We’re living in pretty fuckin’ strange times, eh? The post-truth era is so surreal, with the timeline-filling scroll of madness of the Donald Trumps and Boris Johnsons of the world ensuring that is reality stranger than fiction could possibly be. Satire doesn’t seem equipped to hold anyone to account. No wonder, then, that Green Day, masters of using pop to lampoon, have chosen now to step down from the soapbox and onto the dancefloor.
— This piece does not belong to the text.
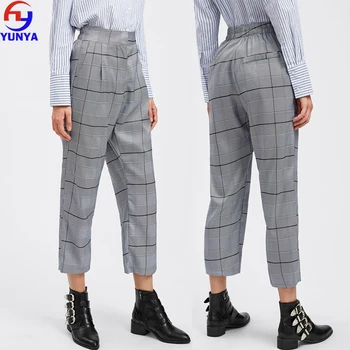 Oem Layanan Kantor Desain Tartan  Checked Formal Wanita 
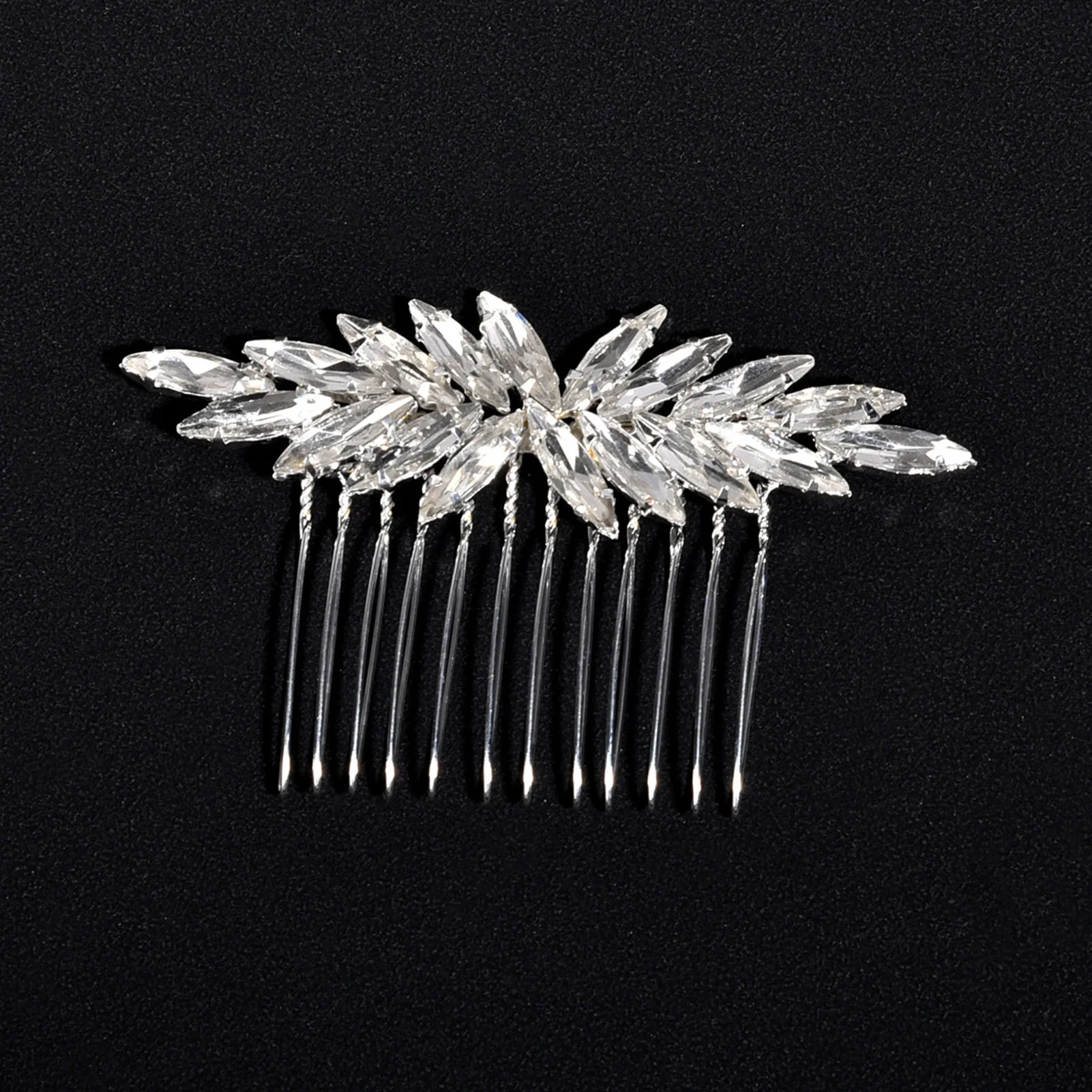 Bridal Hair Jewelry Hair Comb Shiny Rhinestones Stable Smooth Headwear for Festival Wedding Party Head Decor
They masterfully turned rage and horror into art with the operatic pop-punk opus of 2004’s Bush-bashing ‘American Idiot’. What can you possibly say when nothing really makes any sense? When protest seems futile? The answer? Just fucking party. Or, to put it another way – rave against the dying of the light. Billie Joe Armstrong recently told NME why he avoided political punk this time around: “It was just too obvious… We live in really dangerous times right now. Everything feels sort of unpredictable. America is really fucked-up and it’s hard to draw any inspiration from it because it just depresses me.”
At 10 tracks and little over 25 minutes long, there’s no time for any existential angst on the goofily titled ‘Father Of All Motherfuckers’ (not a reference to Mr. Trump, Billie Joe Armstrong assured us). “I’m impressed with the presence of none,” the frontman spits on the titular opener, “hurry up ’cause I’m making a fuss – fingers up ’cause there’s no one to trust”. That’s the record’s M.O.
In 2020 Billie Joe Amstrong and co. are rebels without a cause, their 13th album an angry little fucker with its collar popped. ‘Fire, Ready, Aim’ is a blink-and-you’ll-miss-it garage rock belter, before ‘Oh Yeah!’ slows things down with a swagger, shrugging from the street corner at a world where “everybody is a star”, but still “we’re running out of hope”.
‘Stab You In The Heart’ takes Chan Romero’s ‘Hippy Hippy Shake’ and douses it in gasoline, while ‘I Was A Teenage Teenager’ is an anthemic ode to glorious misspent, “full of piss and vinegar”. This is a jukebox record if ever there was one. ‘Sugar Youth’ could have soundtracked many a classic ‘50s diner scene, and there’s a feather-light summer-pop bounce to ‘Meet Me On The Roof’.
Green Day still have stadiums in mind, of course. You can see the waving arms and pyro in your mind’s eye when listening to ‘Junkies On A High’, while ‘Graffitia’ is begging to be the first song of the encore. That said, this feels like the most instinctual album that the band have made in 16 years – with the right hallmarks from their past. It’s got the no-fucks hedonism of their side project ‘Foxboro Hot Tubs’, the freewheelin’ All-American ease of his 2018 album with The Longshot, and channelling the rock n’ roll spirit of their sprawling ‘Unos!’ ‘Dos!’ ‘Tre!’ trilogy, but with more focus and all the fat trimmed off.
These songs feel like the bratty little brothers of the likes of ‘Castaway’ and ‘Blood, Sex And Booze’ from 2000’s ‘Warning’, but with more of a snarl and a need for speed. That was a record by a band in transition, walking between the line one decade of pop-punk explosion and another of stadium-filling megastardom. Due its acoustic sensibilities and Elvis Costello influence, few understood it at the time. However, its socio-political voice would and hints of classic rock n’ roll would go on to inform the two sides of the band for the coming two decades.
Green Day have been bold and brazen and free of pretence. Their intent is laid bare when comparing two of the band’s record sleeves: ‘American Idiot’ was a heart like a hand grenade, ‘Father Of All’ is a unicorn puking a rainbow. Don’t try to make sense of it. Just enjoy.